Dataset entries

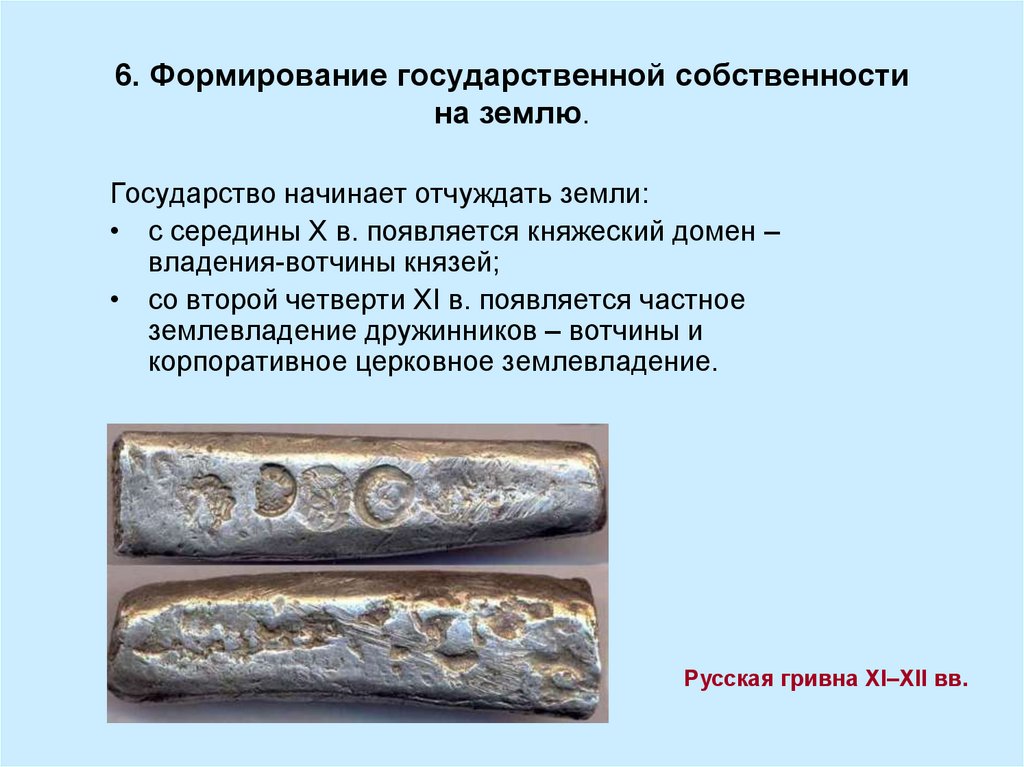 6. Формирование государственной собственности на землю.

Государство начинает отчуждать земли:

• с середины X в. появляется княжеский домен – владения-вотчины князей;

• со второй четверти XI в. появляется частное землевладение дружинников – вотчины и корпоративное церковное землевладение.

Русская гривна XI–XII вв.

TASK DIRECTIONS: The records above must be repeated exactly, minus their pictures.

ANSWER:
 6. Формирование государственной собственности на землю.

Государство начинает отчуждать земли:

• с середины X в. появляется княжеский домен – владения-вотчины князей;

• со второй четверти XI в. появляется частное землевладение дружинников – вотчины и корпоративное церковное землевладение.

Русская гривна XI–XII вв.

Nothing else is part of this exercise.